Goal of the exercise: Each entry that follows should be set down precisely, with its pictures removed.

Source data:
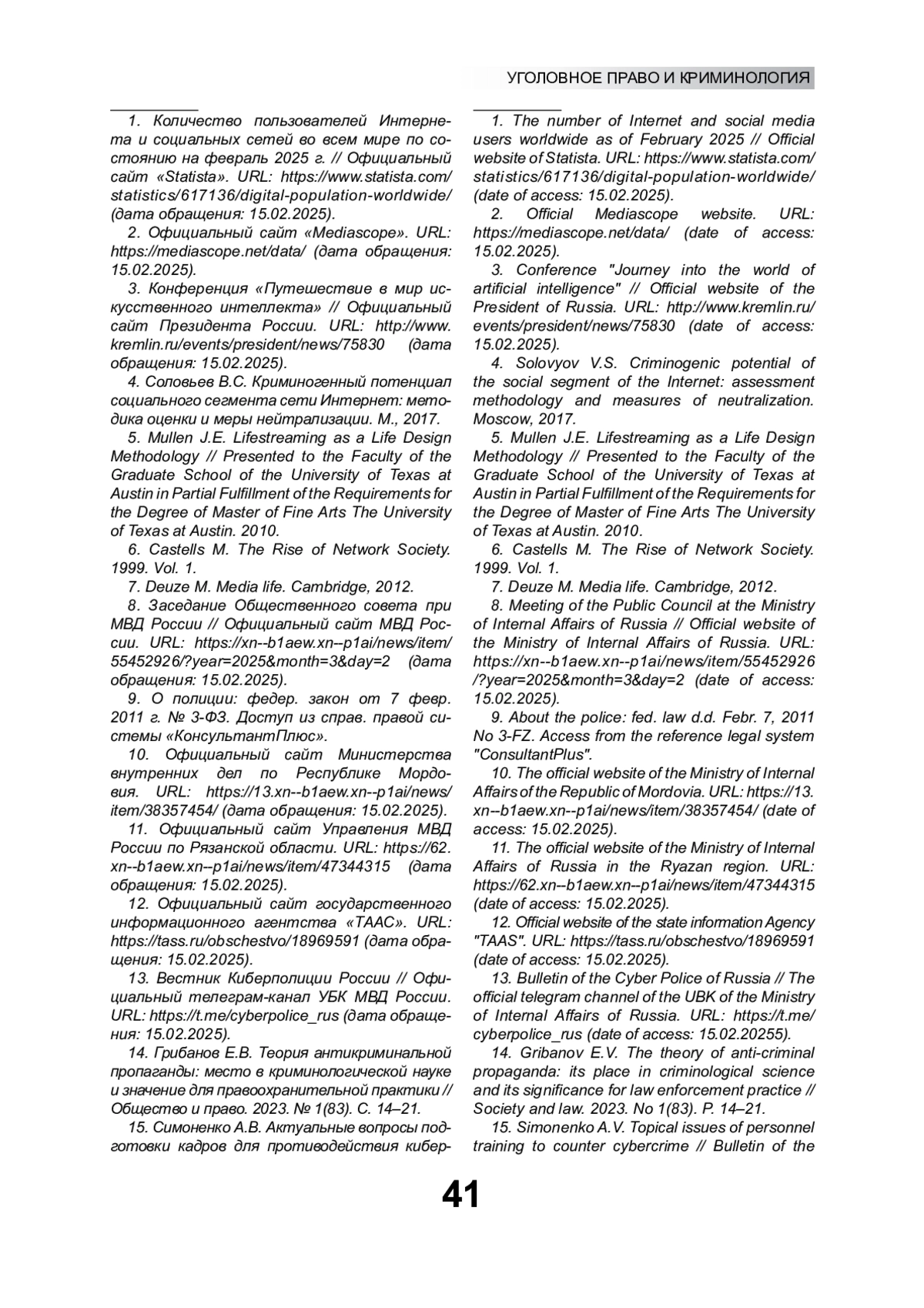 УГОЛОВНОЕ ПРАВО И КРИМИНОЛОГИЯ

1. Количество пользователей Интернета и социальных сетей во всем мире по состоянию на февраль 2025 г. // Официальный сайт «Statista». URL: https://www.statista.com/statistics/617136/digital-population-worldwide/ (дата обращения: 15.02.2025).

2. Официальный сайт «Mediascope». URL: https://mediascope.net/data/ (дата обращения: 15.02.2025).

3. Конференция «Путешествие в мир искусственного интеллекта» // Официальный сайт Президента России. URL: http://www.kremlin.ru/events/president/news/75830 (дата обращения: 15.02.2025).

4. Соловьев В.С. Криминогенный потенциал социального сегмента сети Интернет: методика оценки и меры нейтрализации. М., 2017.

5. Mullen J.E. Lifestreaming as a Life Design Methodology // Presented to the Faculty of the Graduate School of the University of Texas at Austin in Partial Fulfillment of the Requirements for the Degree of Master of Fine Arts The University of Texas at Austin. 2010.

6. Castells M. The Rise of Network Society. 1999. Vol. 1.

7. Deuze M. Media life. Cambridge, 2012.

8. Заседание Общественного совета при МВД России // Официальный сайт МВД России. URL: https://xn--b1aew.xn--p1ai/news/item/55452926/?year=2025&month=3&day=2 (дата обращения: 15.02.2025).

9. О полиции: федер. закон от 7 февр. 2011 г. № 3-ФЗ. Доступ из справ. правой системы «КонсультантПлюс».

10. Официальный сайт Министерства внутренних дел по Республике Мордовия. URL: https://13.xn--b1aew.xn--p1ai/news/item/38357454/ (дата обращения: 15.02.2025).

11. Официальный сайт Управления МВД России по Рязанской области. URL: https://62.xn--b1aew.xn--p1ai/news/item/47344315 (дата обращения: 15.02.2025).

12. Официальный сайт государственного информационного агентства «ТААС». URL: https://tass.ru/obschestvo/18969591 (дата обращения: 15.02.2025).

13. Вестник Киберполиции России // Официальный телеграм-канал УБК МВД России. URL: https://t.me/cyberpolice_rus (дата обращения: 15.02.2025).

14. Грибанов Е.В. Теория антикриминальной пропаганды: место в криминологической науке и значение для правоохранительной практики // Общество и право. 2023. № 1(83). С. 14–21.

15. Симоненко А.В. Актуальные вопросы подготовки кадров для противодействия кибер-

1. The number of Internet and social media users worldwide as of February 2025 // Official website of Statista. URL: https://www.statista.com/statistics/617136/digital-population-worldwide/ (date of access: 15.02.2025).

2. Official Mediascope website. URL: https://mediascope.net/data/ (date of access: 15.02.2025).

3. Conference "Journey into the world of artificial intelligence" // Official website of the President of Russia. URL: http://www.kremlin.ru/events/president/news/75830 (date of access: 15.02.2025).

4. Solovyov V.S. Criminogenic potential of the social segment of the Internet: assessment methodology and measures of neutralization. Moscow, 2017.

5. Mullen J.E. Lifestreaming as a Life Design Methodology // Presented to the Faculty of the Graduate School of the University of Texas at Austin in Partial Fulfillment of the Requirements for the Degree of Master of Fine Arts The University of Texas at Austin. 2010.

6. Castells M. The Rise of Network Society. 1999. Vol. 1.

7. Deuze M. Media life. Cambridge, 2012.

8. Meeting of the Public Council at the Ministry of Internal Affairs of Russia // Official website of the Ministry of Internal Affairs of Russia. URL: https://xn--b1aew.xn--p1ai/news/item/55452926/?year=2025&month=3&day=2 (date of access: 15.02.2025).

9. About the police: fed. law d.d. Febr. 7, 2011 No 3-FZ. Access from the reference legal system "ConsultantPlus".

10. The official website of the Ministry of Internal Affairs of the Republic of Mordovia. URL: https://13.xn--b1aew.xn--p1ai/news/item/38357454/ (date of access: 15.02.2025).

11. The official website of the Ministry of Internal Affairs of Russia in the Ryazan region. URL: https://62.xn--b1aew.xn--p1ai/news/item/47344315 (date of access: 15.02.2025).

12. Official website of the state information Agency "TAAS". URL: https://tass.ru/obschestvo/18969591 (date of access: 15.02.2025).

13. Bulletin of the Cyber Police of Russia // The official telegram channel of the UBK of the Ministry of Internal Affairs of Russia. URL: https://t.me/cyberpolice_rus (date of access: 15.02.20255).

14. Gribanov E.V. The theory of anti-criminal propaganda: its place in criminological science and its significance for law enforcement practice // Society and law. 2023. No 1(83). P. 14–21.

15. Simonenko A.V. Topical issues of personnel training to counter cybercrime // Bulletin of the

41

Output for this exercise:
 УГОЛОВНОЕ ПРАВО И КРИМИНОЛОГИЯ

1. Количество пользователей Интернета и социальных сетей во всем мире по состоянию на февраль 2025 г. // Официальный сайт «Statista». URL: https://www.statista.com/statistics/617136/digital-population-worldwide/ (дата обращения: 15.02.2025).

2. Официальный сайт «Mediascope». URL: https://mediascope.net/data/ (дата обращения: 15.02.2025).

3. Конференция «Путешествие в мир искусственного интеллекта» // Официальный сайт Президента России. URL: http://www.kremlin.ru/events/president/news/75830 (дата обращения: 15.02.2025).

4. Соловьев В.С. Криминогенный потенциал социального сегмента сети Интернет: методика оценки и меры нейтрализации. М., 2017.

5. Mullen J.E. Lifestreaming as a Life Design Methodology // Presented to the Faculty of the Graduate School of the University of Texas at Austin in Partial Fulfillment of the Requirements for the Degree of Master of Fine Arts The University of Texas at Austin. 2010.

6. Castells M. The Rise of Network Society. 1999. Vol. 1.

7. Deuze M. Media life. Cambridge, 2012.

8. Заседание Общественного совета при МВД России // Официальный сайт МВД России. URL: https://xn--b1aew.xn--p1ai/news/item/55452926/?year=2025&month=3&day=2 (дата обращения: 15.02.2025).

9. О полиции: федер. закон от 7 февр. 2011 г. № 3-ФЗ. Доступ из справ. правой системы «КонсультантПлюс».

10. Официальный сайт Министерства внутренних дел по Республике Мордовия. URL: https://13.xn--b1aew.xn--p1ai/news/item/38357454/ (дата обращения: 15.02.2025).

11. Официальный сайт Управления МВД России по Рязанской области. URL: https://62.xn--b1aew.xn--p1ai/news/item/47344315 (дата обращения: 15.02.2025).

12. Официальный сайт государственного информационного агентства «ТААС». URL: https://tass.ru/obschestvo/18969591 (дата обращения: 15.02.2025).

13. Вестник Киберполиции России // Официальный телеграм-канал УБК МВД России. URL: https://t.me/cyberpolice_rus (дата обращения: 15.02.2025).

14. Грибанов Е.В. Теория антикриминальной пропаганды: место в криминологической науке и значение для правоохранительной практики // Общество и право. 2023. № 1(83). С. 14–21.

15. Симоненко А.В. Актуальные вопросы подготовки кадров для противодействия кибер-

1. The number of Internet and social media users worldwide as of February 2025 // Official website of Statista. URL: https://www.statista.com/statistics/617136/digital-population-worldwide/ (date of access: 15.02.2025).

2. Official Mediascope website. URL: https://mediascope.net/data/ (date of access: 15.02.2025).

3. Conference "Journey into the world of artificial intelligence" // Official website of the President of Russia. URL: http://www.kremlin.ru/events/president/news/75830 (date of access: 15.02.2025).

4. Solovyov V.S. Criminogenic potential of the social segment of the Internet: assessment methodology and measures of neutralization. Moscow, 2017.

5. Mullen J.E. Lifestreaming as a Life Design Methodology // Presented to the Faculty of the Graduate School of the University of Texas at Austin in Partial Fulfillment of the Requirements for the Degree of Master of Fine Arts The University of Texas at Austin. 2010.

6. Castells M. The Rise of Network Society. 1999. Vol. 1.

7. Deuze M. Media life. Cambridge, 2012.

8. Meeting of the Public Council at the Ministry of Internal Affairs of Russia // Official website of the Ministry of Internal Affairs of Russia. URL: https://xn--b1aew.xn--p1ai/news/item/55452926/?year=2025&month=3&day=2 (date of access: 15.02.2025).

9. About the police: fed. law d.d. Febr. 7, 2011 No 3-FZ. Access from the reference legal system "ConsultantPlus".

10. The official website of the Ministry of Internal Affairs of the Republic of Mordovia. URL: https://13.xn--b1aew.xn--p1ai/news/item/38357454/ (date of access: 15.02.2025).

11. The official website of the Ministry of Internal Affairs of Russia in the Ryazan region. URL: https://62.xn--b1aew.xn--p1ai/news/item/47344315 (date of access: 15.02.2025).

12. Official website of the state information Agency "TAAS". URL: https://tass.ru/obschestvo/18969591 (date of access: 15.02.2025).

13. Bulletin of the Cyber Police of Russia // The official telegram channel of the UBK of the Ministry of Internal Affairs of Russia. URL: https://t.me/cyberpolice_rus (date of access: 15.02.20255).

14. Gribanov E.V. The theory of anti-criminal propaganda: its place in criminological science and its significance for law enforcement practice // Society and law. 2023. No 1(83). P. 14–21.

15. Simonenko A.V. Topical issues of personnel training to counter cybercrime // Bulletin of the

41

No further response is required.